Motorisation of Panzergrenadiers

Panzergrenadiers at the beginning of the war were largely lorryborne. It was only as the war on the Eastern Front unfolded that armoured personnel carriers (APCs) replaced lorries and carried the panzergrenadiers into the thick of the action. However, with Allied bombing of Germany’s industrial base and major cities, and with major Allied offensives in North Africa, Italy, Normandy and in the Soviet Union, German industry simply could not produce sufficient APCs and armoured fighting vehicles (AFVs) for all the theatres of war in which they were needed. As a consequence, panzergrenadiers often clung onto the sides of panzers (Soviet infantry was carried in a similar fashion on the back of the T-34 Soviet main battle tank), or were carried in whatever lorries were available. The lorries were frequently requisitioned from occupied Europe. Panzergrenadiers were often forced to walk as freezing weather, or petrol and equipment shortages, laid up the available APCs and lorries. The ideal of the mobile panzer-grenadier was, by the end of the war, something of a fiction, as panzergrenadiers frequently marched in and out of battle. As the Third Reich collapsed, horses and bicycles were often the only form of ‘motorisation’ available for many German soldiers.

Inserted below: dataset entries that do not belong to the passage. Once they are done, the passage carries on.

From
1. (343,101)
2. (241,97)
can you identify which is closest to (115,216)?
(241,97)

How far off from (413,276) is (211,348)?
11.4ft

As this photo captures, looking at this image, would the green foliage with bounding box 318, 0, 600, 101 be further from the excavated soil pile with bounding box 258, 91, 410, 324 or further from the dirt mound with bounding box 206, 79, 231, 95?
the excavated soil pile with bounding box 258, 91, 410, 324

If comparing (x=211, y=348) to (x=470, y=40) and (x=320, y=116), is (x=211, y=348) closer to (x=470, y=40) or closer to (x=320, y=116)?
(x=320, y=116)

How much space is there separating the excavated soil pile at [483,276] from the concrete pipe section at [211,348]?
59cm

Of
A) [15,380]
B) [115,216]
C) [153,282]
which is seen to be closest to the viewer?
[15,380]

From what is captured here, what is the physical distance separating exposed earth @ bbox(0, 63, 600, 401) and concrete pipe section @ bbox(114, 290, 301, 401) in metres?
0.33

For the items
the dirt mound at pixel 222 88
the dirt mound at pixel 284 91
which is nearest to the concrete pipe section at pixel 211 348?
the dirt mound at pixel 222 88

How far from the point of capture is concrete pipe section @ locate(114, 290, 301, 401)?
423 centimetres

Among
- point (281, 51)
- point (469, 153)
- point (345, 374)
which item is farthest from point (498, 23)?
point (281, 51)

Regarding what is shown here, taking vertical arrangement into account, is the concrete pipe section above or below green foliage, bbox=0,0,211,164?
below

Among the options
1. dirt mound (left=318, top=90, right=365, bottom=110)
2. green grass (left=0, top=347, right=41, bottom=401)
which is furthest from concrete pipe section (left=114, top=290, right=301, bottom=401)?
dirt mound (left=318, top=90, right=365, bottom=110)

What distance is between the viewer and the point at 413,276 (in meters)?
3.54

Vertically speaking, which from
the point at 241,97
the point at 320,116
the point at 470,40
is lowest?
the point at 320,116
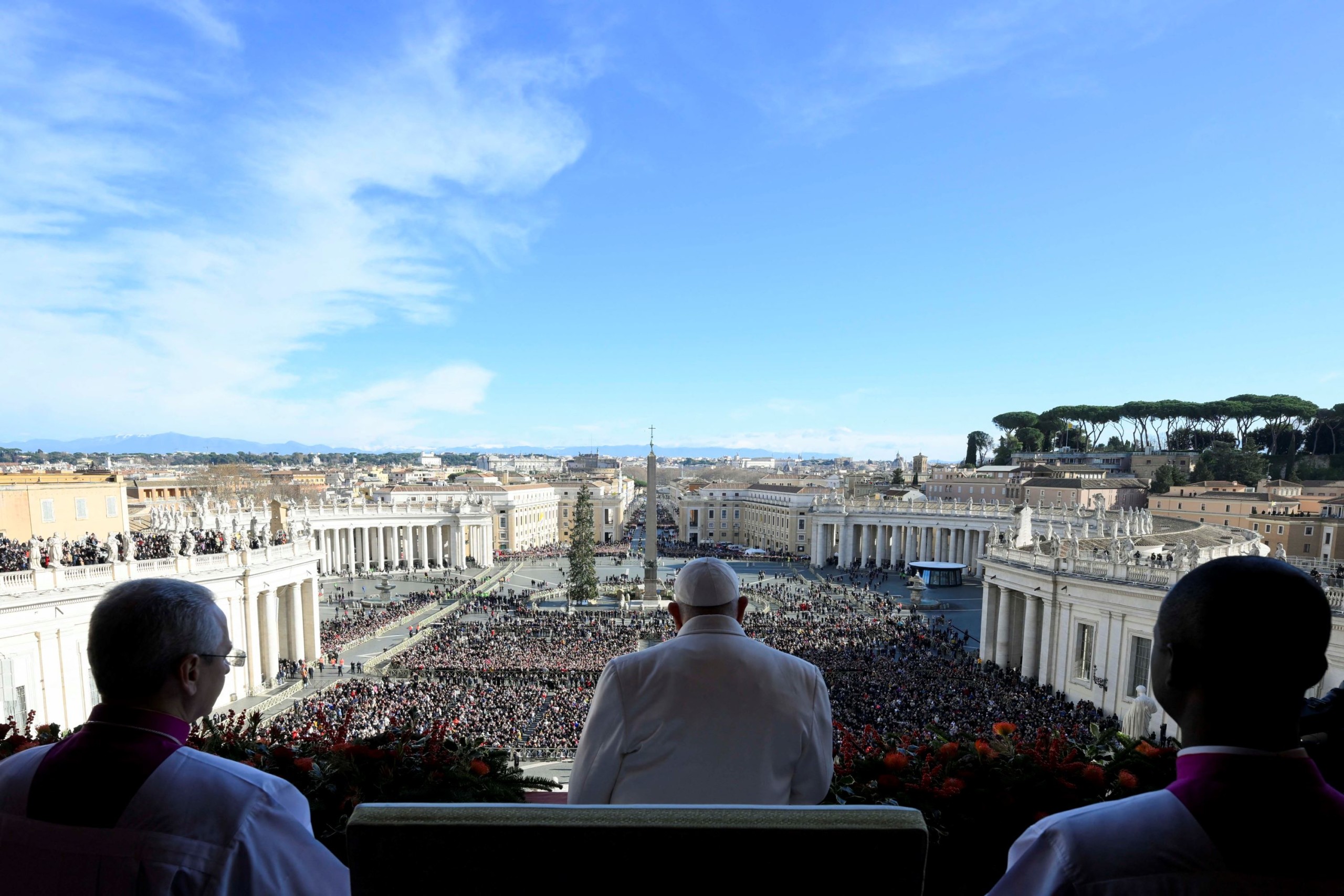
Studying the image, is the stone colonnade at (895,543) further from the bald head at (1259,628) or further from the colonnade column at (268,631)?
the bald head at (1259,628)

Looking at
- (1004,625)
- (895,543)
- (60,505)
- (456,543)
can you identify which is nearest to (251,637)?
(60,505)

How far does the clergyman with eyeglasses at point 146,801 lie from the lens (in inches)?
66.2

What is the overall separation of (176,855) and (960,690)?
23.0 meters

Below: German SS reconnaissance troops mark the direction of their unit’s advance on the side of a wrecked Soviet aeroplane during the invasion of Russia. Much of the Soviet air power was destroyed on the ground during Barbarossa.

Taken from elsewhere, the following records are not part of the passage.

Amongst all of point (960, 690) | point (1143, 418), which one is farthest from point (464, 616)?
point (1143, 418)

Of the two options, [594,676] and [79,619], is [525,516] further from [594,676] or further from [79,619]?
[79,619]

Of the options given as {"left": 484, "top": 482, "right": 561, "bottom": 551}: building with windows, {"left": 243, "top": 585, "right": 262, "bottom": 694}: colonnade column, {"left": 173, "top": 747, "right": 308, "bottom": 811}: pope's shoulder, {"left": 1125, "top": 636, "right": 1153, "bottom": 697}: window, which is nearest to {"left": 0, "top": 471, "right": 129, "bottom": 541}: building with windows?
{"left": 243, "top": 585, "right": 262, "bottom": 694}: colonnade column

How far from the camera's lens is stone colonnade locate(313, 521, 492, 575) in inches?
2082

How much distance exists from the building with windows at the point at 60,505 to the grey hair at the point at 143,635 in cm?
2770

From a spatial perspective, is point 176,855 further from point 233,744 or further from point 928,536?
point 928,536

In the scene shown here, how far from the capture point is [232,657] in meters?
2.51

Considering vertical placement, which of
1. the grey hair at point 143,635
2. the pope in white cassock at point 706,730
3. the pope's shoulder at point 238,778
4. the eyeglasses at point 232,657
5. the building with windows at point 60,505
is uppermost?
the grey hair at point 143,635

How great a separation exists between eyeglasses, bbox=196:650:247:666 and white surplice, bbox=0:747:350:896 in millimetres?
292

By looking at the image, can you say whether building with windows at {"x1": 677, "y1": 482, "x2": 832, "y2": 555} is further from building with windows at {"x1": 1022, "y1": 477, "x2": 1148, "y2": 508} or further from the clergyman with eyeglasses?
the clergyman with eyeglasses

When the panzergrenadiers went into battle by lorry this affected German tactics. The lorry was a soft-skinned vehicle and provided little or no protection for panzer-grenadiers going into action. Thus, instead of the panzer-grenadier driving into enemy positions and fighting from the vehicle or debussing at the point of battle, as was possible with an APC, lorry-borne panzergrenadiers would usually debus at a forming-up point following initial contact or a reconnaissance report, after which they would mount a conventional infantry assault. With sufficient APCs, tactics could be adjusted, the panzergrenadier made more mobile and the battle became more dramatic and swift, but this was not always possible. However, whether in APCs or lorries, the panzergrenadier was a vital component to the German attack on the USSR in 1941, for without supporting infantry, the advancing panzers would have been unable to advance so deep into the Soviet Union.